Please give again, exactly and only, the stretch of lines from the one containing "order: Artiodactyla" to the end of the entries below.

** Data records follows **

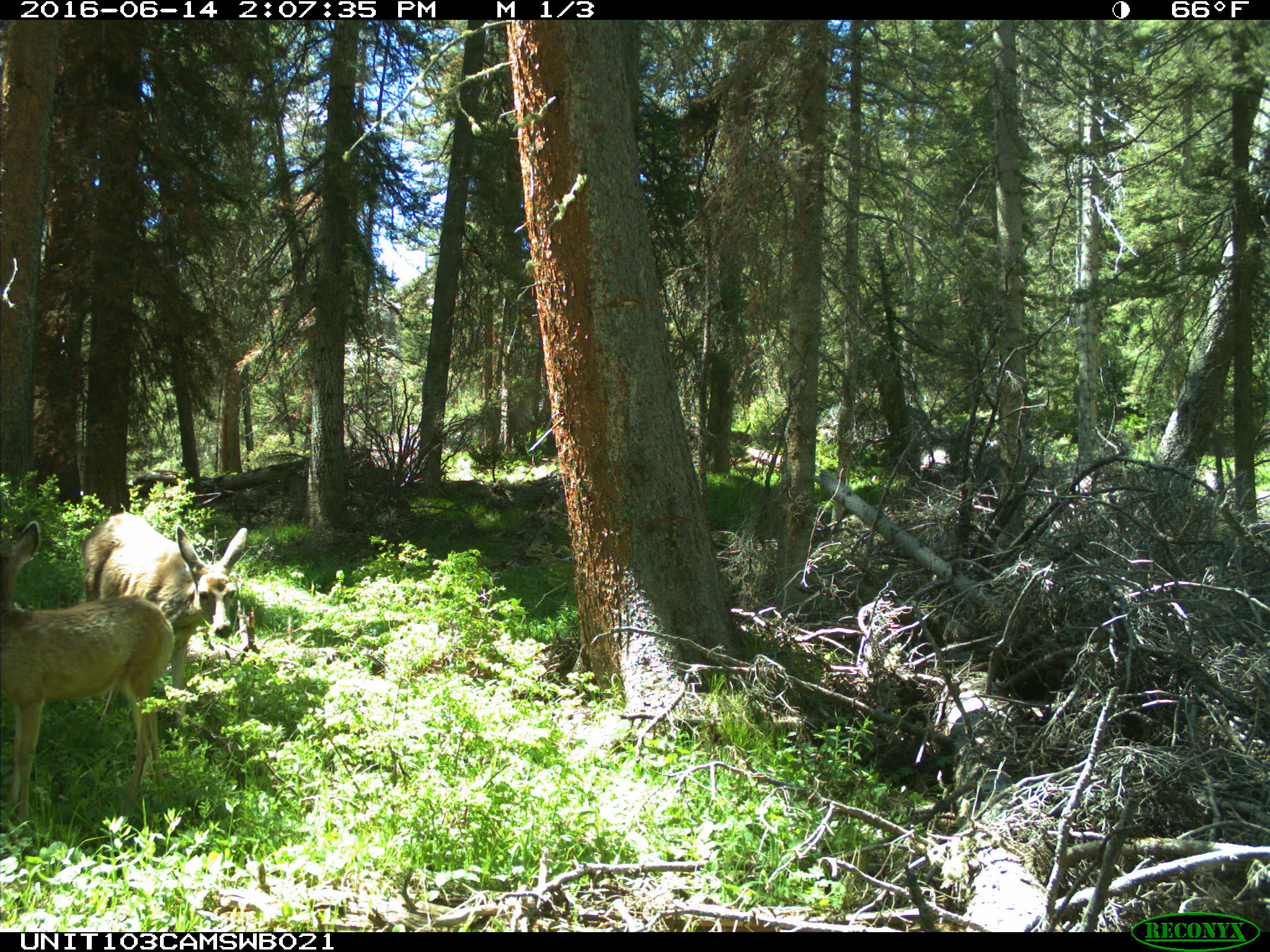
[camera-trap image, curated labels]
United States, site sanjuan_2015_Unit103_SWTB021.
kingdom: Animalia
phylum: Chordata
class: Mammalia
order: Artiodactyla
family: Cervidae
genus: Odocoileus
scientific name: Odocoileus hemionus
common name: mule deer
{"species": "Odocoileus hemionus (mule deer)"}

** End of Data records **

> Answer box
order: Artiodactyla
family: Cervidae
genus: Odocoileus
scientific name: Odocoileus hemionus
common name: mule deer
{"species": "Odocoileus hemionus (mule deer)"}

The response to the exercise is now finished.